● PROBLEM DETAILS
Recast every row below as a JSON list of strings, with one string per line and no strings for blank lines. Leave the pictures out.

[Scene-based spatial questions]
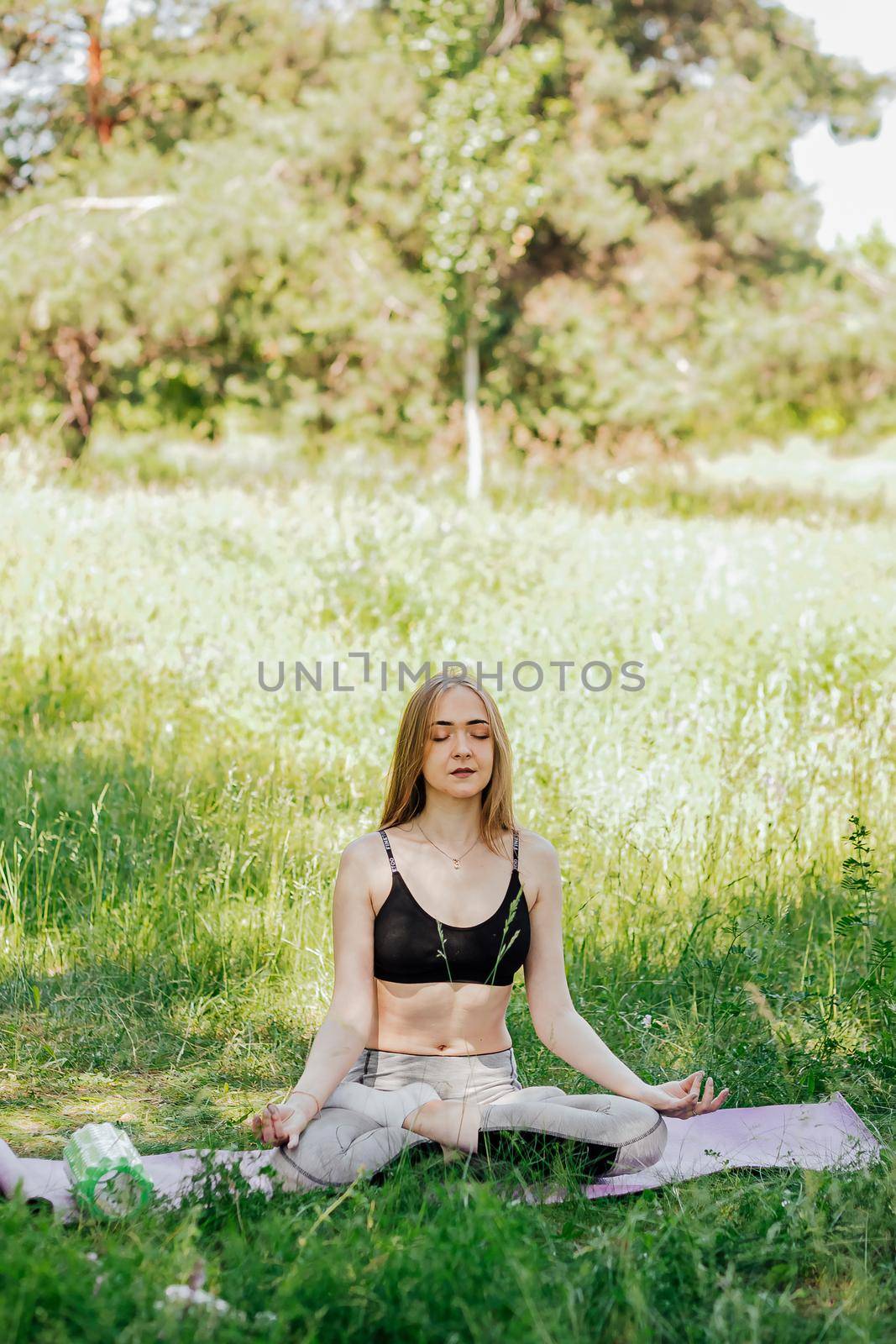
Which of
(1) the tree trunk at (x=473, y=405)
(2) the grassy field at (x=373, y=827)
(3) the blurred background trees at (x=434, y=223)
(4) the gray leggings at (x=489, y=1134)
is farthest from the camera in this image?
(1) the tree trunk at (x=473, y=405)

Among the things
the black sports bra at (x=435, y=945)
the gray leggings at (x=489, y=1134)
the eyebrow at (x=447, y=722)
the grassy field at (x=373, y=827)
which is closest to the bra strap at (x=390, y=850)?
the black sports bra at (x=435, y=945)

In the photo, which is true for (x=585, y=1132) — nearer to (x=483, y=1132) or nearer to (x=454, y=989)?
(x=483, y=1132)

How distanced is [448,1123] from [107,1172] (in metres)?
0.70

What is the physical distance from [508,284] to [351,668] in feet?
37.2

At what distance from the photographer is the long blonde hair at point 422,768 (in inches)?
121

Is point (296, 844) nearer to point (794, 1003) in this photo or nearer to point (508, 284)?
point (794, 1003)

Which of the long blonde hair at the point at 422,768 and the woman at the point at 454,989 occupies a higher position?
the long blonde hair at the point at 422,768

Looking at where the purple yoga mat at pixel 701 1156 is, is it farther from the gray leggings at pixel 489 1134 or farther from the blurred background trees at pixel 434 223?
the blurred background trees at pixel 434 223

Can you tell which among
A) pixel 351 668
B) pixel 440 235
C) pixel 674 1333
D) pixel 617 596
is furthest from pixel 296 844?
pixel 440 235

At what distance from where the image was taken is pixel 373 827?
4730 millimetres

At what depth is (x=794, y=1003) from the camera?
3773 millimetres

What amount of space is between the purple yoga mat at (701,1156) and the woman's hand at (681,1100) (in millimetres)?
147
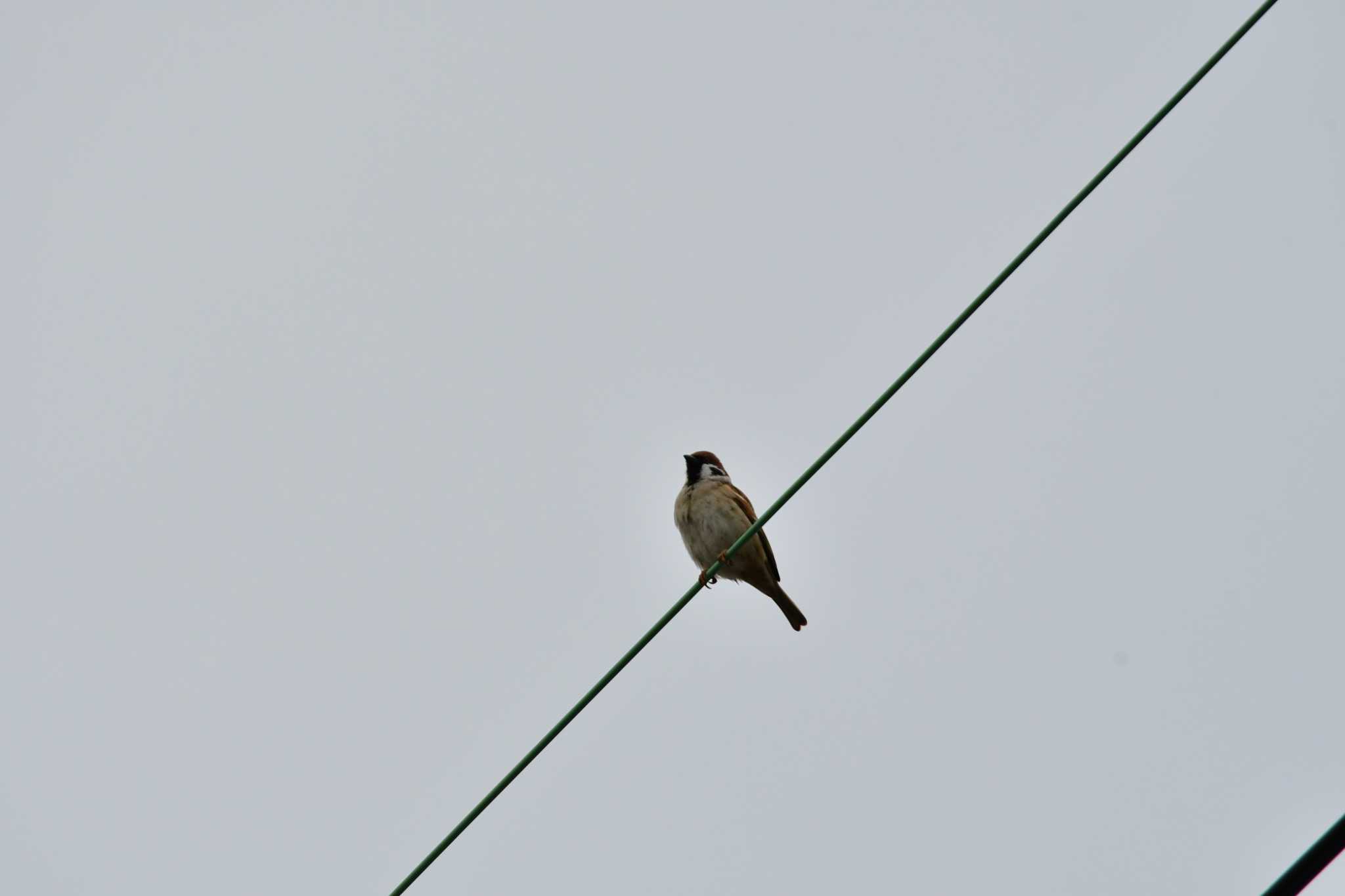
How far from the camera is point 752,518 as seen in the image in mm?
9039

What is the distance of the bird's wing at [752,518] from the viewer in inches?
354

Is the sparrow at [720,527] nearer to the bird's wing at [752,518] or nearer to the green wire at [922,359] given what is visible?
the bird's wing at [752,518]

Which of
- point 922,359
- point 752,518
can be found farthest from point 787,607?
point 922,359

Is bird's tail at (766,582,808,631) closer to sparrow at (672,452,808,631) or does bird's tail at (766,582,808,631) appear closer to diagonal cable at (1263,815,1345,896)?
sparrow at (672,452,808,631)

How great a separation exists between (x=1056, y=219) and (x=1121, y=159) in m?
0.24

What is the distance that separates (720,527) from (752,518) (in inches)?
12.8

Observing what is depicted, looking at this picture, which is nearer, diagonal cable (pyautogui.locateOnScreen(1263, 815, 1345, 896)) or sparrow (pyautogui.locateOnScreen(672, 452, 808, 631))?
diagonal cable (pyautogui.locateOnScreen(1263, 815, 1345, 896))

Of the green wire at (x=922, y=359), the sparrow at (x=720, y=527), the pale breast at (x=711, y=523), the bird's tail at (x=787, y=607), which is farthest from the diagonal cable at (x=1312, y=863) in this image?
the bird's tail at (x=787, y=607)

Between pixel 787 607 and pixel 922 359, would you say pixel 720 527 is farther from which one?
pixel 922 359

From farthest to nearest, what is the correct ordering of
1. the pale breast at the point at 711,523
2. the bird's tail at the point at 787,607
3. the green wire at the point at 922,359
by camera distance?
the bird's tail at the point at 787,607 < the pale breast at the point at 711,523 < the green wire at the point at 922,359

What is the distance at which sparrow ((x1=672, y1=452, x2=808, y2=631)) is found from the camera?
28.9ft

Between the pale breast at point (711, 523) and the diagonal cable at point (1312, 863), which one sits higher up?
the diagonal cable at point (1312, 863)

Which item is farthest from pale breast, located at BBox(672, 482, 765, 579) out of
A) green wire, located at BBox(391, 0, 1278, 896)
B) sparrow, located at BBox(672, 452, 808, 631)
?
green wire, located at BBox(391, 0, 1278, 896)

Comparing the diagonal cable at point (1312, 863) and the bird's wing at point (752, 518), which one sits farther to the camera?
the bird's wing at point (752, 518)
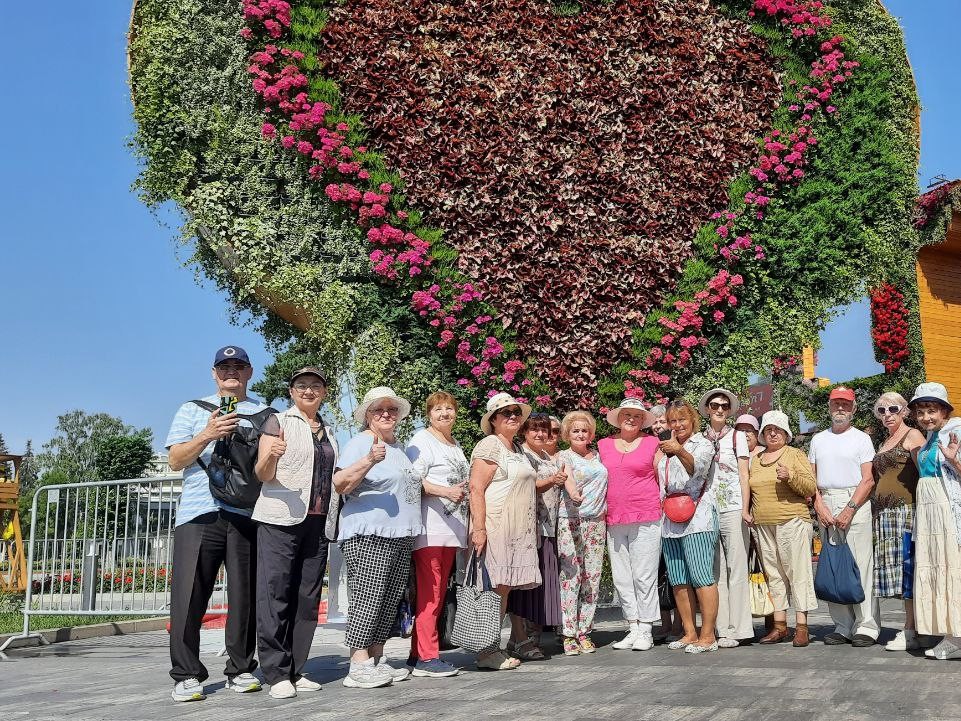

● SOLUTION TO THE EXERCISE
[
  "Which of",
  "(1) the tree trunk at (x=473, y=405)",
  "(2) the grassy field at (x=373, y=827)",
  "(3) the blurred background trees at (x=434, y=223)",
  "(4) the gray leggings at (x=489, y=1134)",
  "is farthest from the camera in this image?",
  "(1) the tree trunk at (x=473, y=405)",
  "Among the things",
  "the black sports bra at (x=435, y=945)",
  "the gray leggings at (x=489, y=1134)",
  "the eyebrow at (x=447, y=722)",
  "the grassy field at (x=373, y=827)",
  "which is closest to the bra strap at (x=390, y=850)?",
  "the black sports bra at (x=435, y=945)",
  "In the photo, which is true for (x=585, y=1132) — nearer to (x=483, y=1132) or nearer to (x=454, y=989)?",
  "(x=483, y=1132)",
  "How distanced is [448,1123] from [107,1172] (in metres)?",
  "0.70",
  "What is the physical distance from [508,284] to [351,668] in feet?",
  "37.2",
  "At what distance from the photographer is the long blonde hair at point 422,768 (in inches)?",
  "121",
  "Is point (296, 844) nearer to point (794, 1003) in this photo or nearer to point (508, 284)?",
  "point (794, 1003)",
  "Which of the long blonde hair at the point at 422,768 and the woman at the point at 454,989 occupies a higher position?",
  "the long blonde hair at the point at 422,768",
  "Looking at where the purple yoga mat at pixel 701 1156 is, is it farther from the gray leggings at pixel 489 1134 or farther from the blurred background trees at pixel 434 223?",
  "the blurred background trees at pixel 434 223",
  "Can you tell which among",
  "A) pixel 351 668",
  "B) pixel 440 235",
  "C) pixel 674 1333",
  "D) pixel 617 596",
  "is furthest from pixel 296 844?",
  "pixel 440 235",
  "At what distance from where the image was taken is pixel 373 827?",
  "4730 millimetres",
  "At what depth is (x=794, y=1003) from the camera?",
  "3773 millimetres",
  "What amount of space is between the purple yoga mat at (701,1156) and the woman's hand at (681,1100) (in millimetres)?",
  "147",
  "How far from the camera is point 752,518 as seen in the image in mm?",
  "9039",
  "What is the distance of the bird's wing at [752,518] from the viewer in inches?",
  "354",
  "Is the sparrow at [720,527] nearer to the bird's wing at [752,518] or nearer to the green wire at [922,359] given what is visible?",
  "the bird's wing at [752,518]",
  "Which of",
  "- point 922,359",
  "- point 752,518",
  "can be found farthest from point 787,607?",
  "point 922,359",
  "Is bird's tail at (766,582,808,631) closer to sparrow at (672,452,808,631) or does bird's tail at (766,582,808,631) appear closer to diagonal cable at (1263,815,1345,896)?",
  "sparrow at (672,452,808,631)",
  "How great a separation exists between (x=1056, y=219) and (x=1121, y=159) in m?",
  "0.24",
  "What is the distance that separates (720,527) from (752,518) (in inches)?",
  "12.8",
  "Observing what is depicted, looking at this picture, which is nearer, diagonal cable (pyautogui.locateOnScreen(1263, 815, 1345, 896)) or sparrow (pyautogui.locateOnScreen(672, 452, 808, 631))?",
  "diagonal cable (pyautogui.locateOnScreen(1263, 815, 1345, 896))",
  "Of the green wire at (x=922, y=359), the sparrow at (x=720, y=527), the pale breast at (x=711, y=523), the bird's tail at (x=787, y=607), which is farthest from the diagonal cable at (x=1312, y=863) in this image?",
  "the bird's tail at (x=787, y=607)",
  "Between pixel 787 607 and pixel 922 359, would you say pixel 720 527 is farther from which one?",
  "pixel 922 359",
  "From farthest to nearest, what is the correct ordering of",
  "1. the pale breast at the point at 711,523",
  "2. the bird's tail at the point at 787,607",
  "3. the green wire at the point at 922,359",
  "by camera distance?",
  "the bird's tail at the point at 787,607 < the pale breast at the point at 711,523 < the green wire at the point at 922,359",
  "What is the distance at which sparrow ((x1=672, y1=452, x2=808, y2=631)) is found from the camera?",
  "28.9ft",
  "Between the pale breast at point (711, 523) and the diagonal cable at point (1312, 863), which one sits higher up?",
  "the diagonal cable at point (1312, 863)",
  "Which item is farthest from pale breast, located at BBox(672, 482, 765, 579) out of",
  "A) green wire, located at BBox(391, 0, 1278, 896)",
  "B) sparrow, located at BBox(672, 452, 808, 631)",
  "?",
  "green wire, located at BBox(391, 0, 1278, 896)",
  "Comparing the diagonal cable at point (1312, 863) and the bird's wing at point (752, 518), which one sits farther to the camera?",
  "the bird's wing at point (752, 518)"
]